# Start of Excerpt provided

It should be noted that Erica has unusually strong characterisation for any female of the era: not only is she the equal of the men around her, she’s actually cleverer and far more capable than all of them, bar her partner in crime (solving). In fact, you could say The Girl Power Was Young.
Also returning is John Longden as a detective in his fourth Hitchcock, following Blackmail (also a detective), Juno and the Paycock and The Skin Game. Somewhat typecast, he’s a male chauvinist pig in all of them. Percy Marmont is back for his third and final film for the Master as Erica’s father, after two ill-starred turns in Rich and Strange, and Secret Agent. This time at least, he ‘s third time lucky for a happy ending. Lastly, Basil Radford also notched up three Hitchcocks; here he makes an appearance as Erica’s sympathetic uncle, one of only two characters to actually support our hapless pair. But his cynicism was well in evidence in a pivotal and scene-stealing joint supporting role in the next Hitchcock, prior to also winding up in the director’s final British film, Jamaica Inn.
Film Weekly? pull-out supplement

Derrick De Marney stands as a man accused. The young lady to his left is Anna Konstam in an uncredited role. Her friend is Peggy Simpson, who also played the Jordans’ maid in The 39 Steps.
Bit player Anna Konstam was the younger sister of Phyllis Konstam, who had small parts in three Hitchcocks before starring in The Skin Game. Like her sister, Anna had an acting career largely confined to the stage, only appearing in seven features and two TV movies. For her next two films, They Drive by Night (1938) and Too Dangerous to Live (1939), she was bumped up to star status but played supporting roles in all the others. Just two of those are currently available: Ealing Studios’ Saloon Bar (1940) starring Hitch regular Gordon Harker; and the Sidney Gilliat-directed Waterloo Road (1945) with John Mills, Stewart Granger and Alastair Sim. Just avoid the latter film’s US DVD-R from bootleggers Reel Vault.

# End of Excerpt provided

▸ **Set exercise 1**
List every film in the final paragraph of the excerpt about the film's cast that is followed by a year in parentheses, and give each with its year.

# Start of Information given

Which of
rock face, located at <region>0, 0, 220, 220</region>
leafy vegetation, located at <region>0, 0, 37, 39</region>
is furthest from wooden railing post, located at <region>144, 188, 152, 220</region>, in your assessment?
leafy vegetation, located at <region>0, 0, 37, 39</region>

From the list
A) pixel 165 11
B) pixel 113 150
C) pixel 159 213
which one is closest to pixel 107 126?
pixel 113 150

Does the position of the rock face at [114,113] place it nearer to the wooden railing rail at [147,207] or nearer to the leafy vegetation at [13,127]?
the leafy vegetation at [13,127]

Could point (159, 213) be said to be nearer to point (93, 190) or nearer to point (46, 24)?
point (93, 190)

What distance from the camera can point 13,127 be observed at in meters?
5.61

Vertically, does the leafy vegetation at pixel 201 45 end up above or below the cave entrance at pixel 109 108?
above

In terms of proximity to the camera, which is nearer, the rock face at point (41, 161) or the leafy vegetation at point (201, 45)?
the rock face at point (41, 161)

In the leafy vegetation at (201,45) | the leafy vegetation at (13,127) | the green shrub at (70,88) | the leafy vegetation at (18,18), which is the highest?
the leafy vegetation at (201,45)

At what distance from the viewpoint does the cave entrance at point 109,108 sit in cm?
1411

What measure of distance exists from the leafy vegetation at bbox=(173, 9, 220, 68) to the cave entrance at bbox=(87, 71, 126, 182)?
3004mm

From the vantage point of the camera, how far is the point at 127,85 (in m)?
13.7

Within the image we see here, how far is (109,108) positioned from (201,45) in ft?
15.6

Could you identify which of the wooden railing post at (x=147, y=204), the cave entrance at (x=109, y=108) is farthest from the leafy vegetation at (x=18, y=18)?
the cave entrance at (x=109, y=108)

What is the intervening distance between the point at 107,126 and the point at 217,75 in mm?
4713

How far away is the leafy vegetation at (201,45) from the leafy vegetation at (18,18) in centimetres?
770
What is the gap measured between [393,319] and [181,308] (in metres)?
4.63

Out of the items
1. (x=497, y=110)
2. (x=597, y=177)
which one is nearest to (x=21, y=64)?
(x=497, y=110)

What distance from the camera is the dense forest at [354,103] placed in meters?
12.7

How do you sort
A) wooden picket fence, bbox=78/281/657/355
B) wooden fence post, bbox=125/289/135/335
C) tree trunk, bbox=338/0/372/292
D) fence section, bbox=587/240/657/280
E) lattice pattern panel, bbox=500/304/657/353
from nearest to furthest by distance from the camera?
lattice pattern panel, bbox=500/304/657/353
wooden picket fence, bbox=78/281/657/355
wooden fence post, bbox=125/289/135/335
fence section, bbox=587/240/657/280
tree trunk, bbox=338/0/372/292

# End of Information given

▸ **Set exercise 2**
Format as a Markdown table the lines of the listing, starting with the line that contains "Out of the items" and continuing through the final line of the listing, both ends included, with blank lines omitted. Use the columns Row and Line, numbering each row in order.

▸ **Solution 1**
They Drive by Night (1938)
Too Dangerous to Live (1939)
Saloon Bar (1940)
Waterloo Road (1945)

▸ **Solution 2**
| Row | Line |
|---|---|
| 1 | Out of the items |
| 2 | 1. (x=497, y=110) |
| 3 | 2. (x=597, y=177) |
| 4 | which one is nearest to (x=21, y=64)? |
| 5 | (x=497, y=110) |
| 6 | What distance from the camera is the dense forest at [354,103] placed in meters? |
| 7 | 12.7 |
| 8 | How do you sort |
| 9 | A) wooden picket fence, bbox=78/281/657/355 |
| 10 | B) wooden fence post, bbox=125/289/135/335 |
| 11 | C) tree trunk, bbox=338/0/372/292 |
| 12 | D) fence section, bbox=587/240/657/280 |
| 13 | E) lattice pattern panel, bbox=500/304/657/353 |
| 14 | from nearest to furthest by distance from the camera? |
| 15 | lattice pattern panel, bbox=500/304/657/353 |
| 16 | wooden picket fence, bbox=78/281/657/355 |
| 17 | wooden fence post, bbox=125/289/135/335 |
| 18 | fence section, bbox=587/240/657/280 |
| 19 | tree trunk, bbox=338/0/372/292 |